TLDRs:
- Reddit has filed a lawsuit against AI startup Perplexity for allegedly scraping content without permission.
- The lawsuit also names SerpApi, Oxylabs, and AWMProxy for bypassing Reddit’s data protections.
- Reddit seeks damages and a court order to block Perplexity from accessing its content.
- The case highlights growing legal and compliance challenges for AI companies using web data.
Reddit has initiated legal action against AI startup Perplexity, accusing the company of unlawfully scraping its platform to train an AI-powered search engine.
The lawsuit, filed in a New York federal court, also targets Lithuania-based Oxylabs, Russia-based AWMProxy, and Texas-based SerpApi.
The social media giant alleges that these companies circumvented its access controls, including rate limits, CAPTCHA protections, and its robots.txt directives. Reddit claims that Perplexity collaborated with at least one of these entities to obtain Reddit content without proper licensing. According to Reddit, even after sending a cease-and-desist letter last year, citations to Reddit material by Perplexity increased fortyfold.
Allegations of Data Evasion
Central to Reddit’s complaint is evidence of active evasion rather than simple public access.
The lawsuit details nearly 3 billion search engine results pages logged in just two weeks of July 2025, including 1.05 billion scraped by SerpApi over seven days using a technique dubbed “Ludicrous Speed Max” to bypass CAPTCHA and IP restrictions.
Reddit is invoking Section 1201 of the Digital Millennium Copyright Act (DMCA), which prohibits circumvention of technological measures that control access to copyrighted material.
These actions, Reddit argues, represent clear violations of its data-protection protocols. Legal experts note that this case could help define boundaries for AI training on publicly accessible content, as the industry faces growing scrutiny over copyright and licensing issues.
AI Companies Brace for Compliance Demands
The Perplexity lawsuit illustrates broader compliance challenges for AI developers. Many firms now rely on third-party monitoring to ensure that web scraping and data acquisition adhere to copyright law.
Reddit itself planted a “test post” accessible only via Google Search to track unauthorized data scraping, highlighting the increasing sophistication of detection techniques.

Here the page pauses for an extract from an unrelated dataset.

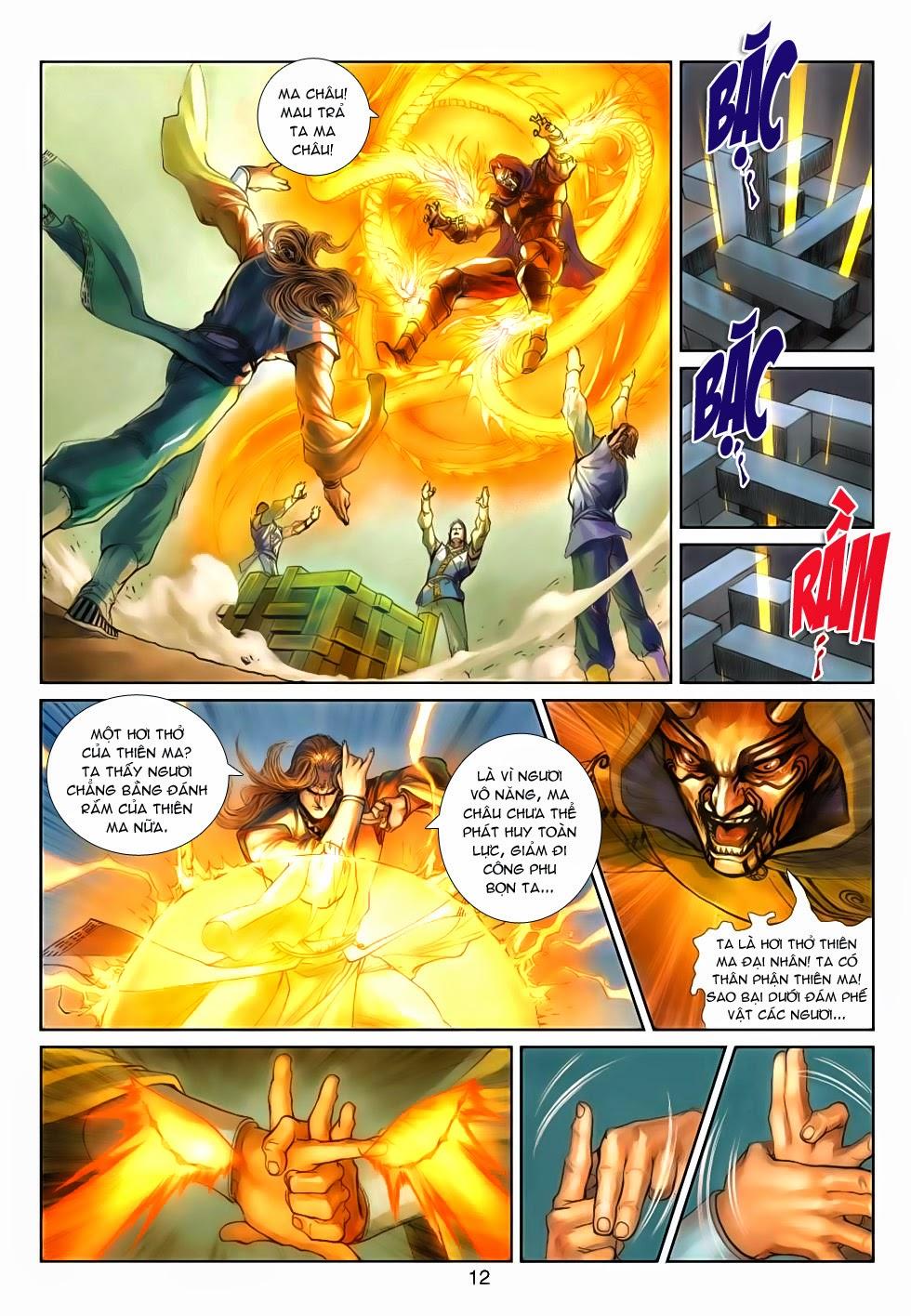 Thần Binh Tiền Truyện 4 - Huyền Thiên Tà Đế chap 5 - Trang 12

Companies like Cloudflare have responded by offering AI bot-blocking tools and marketplaces where automated agents can pay for lawful data access. Meanwhile, Perplexity has publicly stated that it “will not tolerate threats against openness and the public interest” and plans to vigorously defend itself in court. Oxylabs and SerpApi have also indicated they will mount defenses, with Oxylabs expressing “shock and disappointment” over the lawsuit.
Licensing and Legal Precedents
The case underscores the importance of licensed content in AI development. Anthropic’s recent $1.5 billion copyright settlement sets a precedent, encouraging AI companies to secure data agreements before training models.
Perplexity has attempted to mitigate risk by sharing 80% of revenue from related content with publishers and enrolling major media companies, such as Gannett, in its Publisher Program.
Industry observers suggest that licensing agreements and careful vendor diligence will become standard practice for AI firms using web data. Retrieval-Augmented Generation (RAG) and other grounded AI approaches offer safer methods of incorporating external content while reducing exposure to litigation.
As the lawsuit proceeds, the outcome could have far-reaching implications for AI startups and large-scale content platforms alike, potentially reshaping how training data is acquired and used in the rapidly expanding field of generative AI.